With a new hammer in hand, we easily replaced the handle, only to nearly break the new axe handle on the second swing.

Back inside, as we were messing around with the partitions on my computer, he asked why the front of my computer was missing, which broke off during the last flight (personally I blame the airline for that one although I’m sure they would contest that). When my brother subsequently hit the delete key, it stuck.

“Oh yeah, I accidentally spilt coke over it. Some of the lesser used keys don’t work so well right now.”

As he was leaving, he walked past a bag with a handmade wooden chess table from Africa from my in-laws’ house which I had mistaken for a stool and subsequently broke by sitting on it.

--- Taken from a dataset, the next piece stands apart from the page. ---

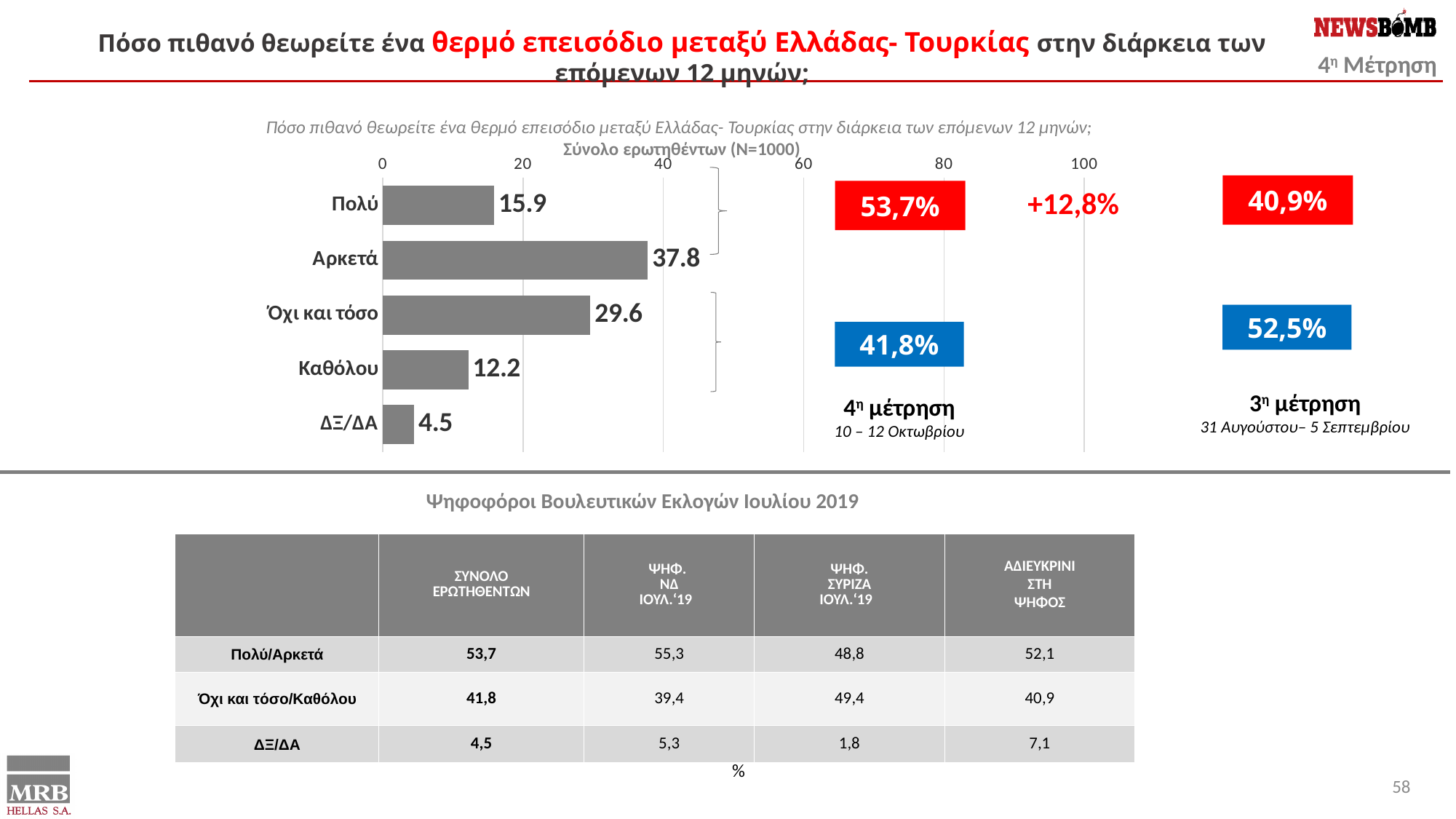
How many categories are shown in the bar chart? 5 Which is larger in the bar chart, the value for Πολύ or the value for Καθόλου? Πολύ Which category has the highest value in the bar chart? Αρκετά Is the value for Αρκετά greater or less than 40? less What kind of chart is shown on the slide? bar chart Which category has the lowest value in the bar chart? ΔΞ/ΔΑ What is the value for Όχι και τόσο in the bar chart? 29.6 What is the total of the values for Πολύ and Αρκετά in the bar chart? 53.7 What is the difference between the values for Αρκετά and Όχι και τόσο? 8.2 What is the value for Πολύ in the bar chart? 15.9 What is the value for Αρκετά in the bar chart? 37.8 What is the value for ΔΞ/ΔΑ in the bar chart? 4.5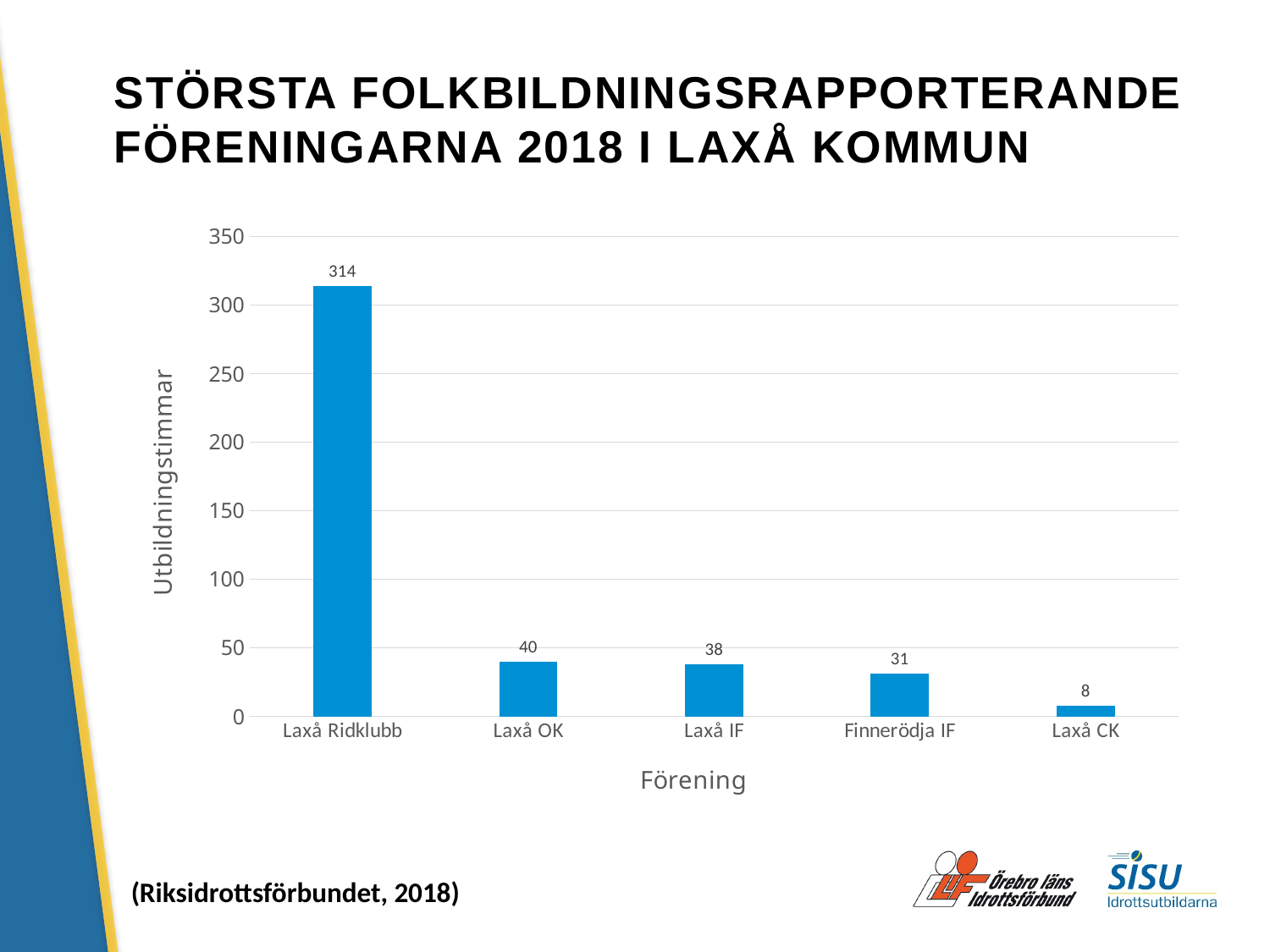
What is the value for Finnerödja IF? 31 Which förening has the lowest number of utbildningstimmar? Laxå CK How many föreningar are shown in the chart? 5 Is the value for Laxå Ridklubb greater or less than 300? greater What kind of chart is shown on the slide? bar chart Which förening has the highest number of utbildningstimmar? Laxå Ridklubb What is the value for Laxå Ridklubb? 314 What is the value for Laxå OK? 40 What is the difference between the values for Laxå Ridklubb and Laxå OK? 274 What is the difference between the values for Laxå IF and Laxå CK? 30 Which is larger, the value for Laxå OK or the value for Finnerödja IF? Laxå OK What is the value for Laxå CK? 8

This is when I really started thinking and came to the realization that in recent-ish memory, in addition to the axe, the computer, the hammer and the chess table, I have broken a grilled cheese maker, two metal drill bits, a water boiler, half an engine, a second axe, several shirts and pants, the finish on my car (while scraping ice off) and possibly a lot more.

In the longer term, among the more notable things, I’ve also walked into trees, walls and, in a feat of true skill, broke my own fingers with my foot.

My family and friends, meanwhile, have started joking that it might not be safe for me to hold the baby.

Possibly I need help before I destroy even more stuff, although I wouldn’t know how you treat breaking things.

Alternatively, I can just keep telling myself that breaking things is just part of living in the country.